(Beginning of Input data)
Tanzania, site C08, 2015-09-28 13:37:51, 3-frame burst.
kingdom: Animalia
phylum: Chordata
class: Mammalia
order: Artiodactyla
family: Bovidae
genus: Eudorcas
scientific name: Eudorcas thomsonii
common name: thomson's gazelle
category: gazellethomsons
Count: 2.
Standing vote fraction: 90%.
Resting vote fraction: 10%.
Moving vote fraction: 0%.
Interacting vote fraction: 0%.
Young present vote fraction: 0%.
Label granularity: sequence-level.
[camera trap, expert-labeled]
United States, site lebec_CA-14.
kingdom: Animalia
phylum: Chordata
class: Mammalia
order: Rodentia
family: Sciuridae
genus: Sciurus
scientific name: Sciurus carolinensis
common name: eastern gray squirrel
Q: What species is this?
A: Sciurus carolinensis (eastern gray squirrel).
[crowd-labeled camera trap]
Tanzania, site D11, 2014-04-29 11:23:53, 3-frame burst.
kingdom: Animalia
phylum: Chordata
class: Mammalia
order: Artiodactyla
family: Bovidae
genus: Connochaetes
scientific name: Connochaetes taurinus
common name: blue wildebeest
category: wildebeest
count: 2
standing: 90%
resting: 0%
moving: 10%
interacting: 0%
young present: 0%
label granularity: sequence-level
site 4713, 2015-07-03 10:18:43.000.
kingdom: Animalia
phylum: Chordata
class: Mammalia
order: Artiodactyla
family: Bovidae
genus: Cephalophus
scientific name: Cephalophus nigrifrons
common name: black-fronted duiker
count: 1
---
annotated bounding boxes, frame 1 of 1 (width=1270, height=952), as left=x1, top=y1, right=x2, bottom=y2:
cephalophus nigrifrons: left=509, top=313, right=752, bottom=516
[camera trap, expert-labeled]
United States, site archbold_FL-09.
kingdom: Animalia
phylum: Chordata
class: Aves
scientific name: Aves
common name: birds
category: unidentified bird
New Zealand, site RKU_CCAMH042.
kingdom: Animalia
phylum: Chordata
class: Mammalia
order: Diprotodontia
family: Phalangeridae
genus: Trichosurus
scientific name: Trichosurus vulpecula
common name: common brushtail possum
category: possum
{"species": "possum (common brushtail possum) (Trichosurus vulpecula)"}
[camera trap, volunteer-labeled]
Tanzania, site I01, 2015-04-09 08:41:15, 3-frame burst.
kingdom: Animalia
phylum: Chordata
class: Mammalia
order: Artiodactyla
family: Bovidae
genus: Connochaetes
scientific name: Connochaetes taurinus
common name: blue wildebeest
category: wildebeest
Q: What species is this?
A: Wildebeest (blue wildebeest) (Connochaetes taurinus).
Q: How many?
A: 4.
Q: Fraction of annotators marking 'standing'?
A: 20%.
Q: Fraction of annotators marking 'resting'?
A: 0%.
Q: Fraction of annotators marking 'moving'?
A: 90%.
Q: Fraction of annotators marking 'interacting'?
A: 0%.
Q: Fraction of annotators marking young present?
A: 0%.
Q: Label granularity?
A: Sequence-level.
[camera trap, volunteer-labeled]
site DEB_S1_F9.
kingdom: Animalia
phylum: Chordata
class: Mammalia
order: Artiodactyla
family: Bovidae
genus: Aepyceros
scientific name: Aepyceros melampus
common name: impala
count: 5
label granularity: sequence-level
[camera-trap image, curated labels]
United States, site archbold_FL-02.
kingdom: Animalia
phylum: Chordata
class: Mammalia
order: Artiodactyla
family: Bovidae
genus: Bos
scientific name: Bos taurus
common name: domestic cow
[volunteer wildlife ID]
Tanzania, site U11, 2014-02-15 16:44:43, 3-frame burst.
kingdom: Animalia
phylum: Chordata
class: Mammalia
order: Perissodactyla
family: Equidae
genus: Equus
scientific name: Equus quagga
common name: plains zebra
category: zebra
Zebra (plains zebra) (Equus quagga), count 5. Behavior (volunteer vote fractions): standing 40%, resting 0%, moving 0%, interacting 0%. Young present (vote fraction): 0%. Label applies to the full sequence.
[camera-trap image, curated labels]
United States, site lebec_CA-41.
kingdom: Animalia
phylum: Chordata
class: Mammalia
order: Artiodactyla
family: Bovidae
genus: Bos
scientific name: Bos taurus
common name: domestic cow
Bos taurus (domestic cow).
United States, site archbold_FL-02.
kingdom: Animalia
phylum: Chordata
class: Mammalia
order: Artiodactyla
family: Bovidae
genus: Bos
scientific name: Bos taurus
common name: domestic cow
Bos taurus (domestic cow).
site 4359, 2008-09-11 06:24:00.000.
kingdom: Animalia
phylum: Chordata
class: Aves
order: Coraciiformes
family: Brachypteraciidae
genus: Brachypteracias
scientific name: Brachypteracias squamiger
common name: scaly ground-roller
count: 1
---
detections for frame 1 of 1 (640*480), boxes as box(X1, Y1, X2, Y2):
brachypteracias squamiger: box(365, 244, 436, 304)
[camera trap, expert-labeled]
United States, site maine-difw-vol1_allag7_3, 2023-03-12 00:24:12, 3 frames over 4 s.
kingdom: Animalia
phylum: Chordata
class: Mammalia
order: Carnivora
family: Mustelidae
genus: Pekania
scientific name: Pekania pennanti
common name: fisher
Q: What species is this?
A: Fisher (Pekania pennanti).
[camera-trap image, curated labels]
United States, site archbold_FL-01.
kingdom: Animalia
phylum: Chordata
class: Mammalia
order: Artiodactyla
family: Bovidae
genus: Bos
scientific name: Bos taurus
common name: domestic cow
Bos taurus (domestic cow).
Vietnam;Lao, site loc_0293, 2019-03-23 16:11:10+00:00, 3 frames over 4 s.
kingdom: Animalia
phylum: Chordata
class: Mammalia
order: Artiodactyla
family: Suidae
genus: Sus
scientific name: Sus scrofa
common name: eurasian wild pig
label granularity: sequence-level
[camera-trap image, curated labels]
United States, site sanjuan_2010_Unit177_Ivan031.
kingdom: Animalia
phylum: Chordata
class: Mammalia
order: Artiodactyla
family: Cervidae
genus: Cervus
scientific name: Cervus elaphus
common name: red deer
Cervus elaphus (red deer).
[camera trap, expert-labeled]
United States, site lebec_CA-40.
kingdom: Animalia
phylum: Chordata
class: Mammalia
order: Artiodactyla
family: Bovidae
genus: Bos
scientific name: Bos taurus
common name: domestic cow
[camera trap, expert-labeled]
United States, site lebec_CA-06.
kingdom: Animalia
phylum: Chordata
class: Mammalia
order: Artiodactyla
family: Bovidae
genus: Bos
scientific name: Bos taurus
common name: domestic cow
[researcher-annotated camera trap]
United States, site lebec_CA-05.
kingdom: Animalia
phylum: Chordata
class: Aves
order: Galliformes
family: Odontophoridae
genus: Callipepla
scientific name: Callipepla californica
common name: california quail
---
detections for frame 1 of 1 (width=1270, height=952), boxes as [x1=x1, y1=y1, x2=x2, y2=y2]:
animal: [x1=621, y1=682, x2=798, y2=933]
(End of Input data)
→ **Exercise requirements**
The lines above that hold the word "annotators" should be found and copied out.

→ **Response**
Q: Fraction of annotators marking 'standing'?
Q: Fraction of annotators marking 'resting'?
Q: Fraction of annotators marking 'moving'?
Q: Fraction of annotators marking 'interacting'?
Q: Fraction of annotators marking young present?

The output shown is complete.